Thanks, although the old terminology is not mine.
A real life example of this would be whether the Golgi gets reabsorbed into the ER during mitosis. Is this exploration? You won't like my answer but it's somewhere in between exploration and explanation. It's not really anything beyond our current knowledge, it's like saying process X either requires ATP or it doesn't. In the end it's explaining how process X works. As for one experiment knocking out one hypothesis, in the best of scenarios, yes. But like I point out (and I guess Feyerabend would agree although I dissed him) a negative result could always be explained away with "you didn't used the right method and your negative result is the product of your potentially flawed procedure." And it's sometimes hard (or even impossible) to tell if an experiment is flawed (look at the neurogenesis example). And this is more so for exploratory experiments. If you read up on the Golgi war - each side criticizes about the other side's negative results in this precise way.
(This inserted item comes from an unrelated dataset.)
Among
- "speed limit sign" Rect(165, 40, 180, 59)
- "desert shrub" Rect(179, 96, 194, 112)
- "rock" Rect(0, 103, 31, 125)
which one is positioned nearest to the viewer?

In many cases exploratory work does not deal with 1 of 10 possibilities, but with shots in the dark. It's usually "does this weird thing happen, or not" rather than 10 theories. And even if there are 10 main theories, the ultimate winner is usually something that wasn't thought of at first (theory 11) or a hybrid theory (which you can argue is also another theory in itself).
I guess if you can define the parameters (it has to be 1,2,3 ... 10) then you are defining the system and your work is explanatory. If you have no clue what the parameters might be (i.e. Columbus) then you are exploring.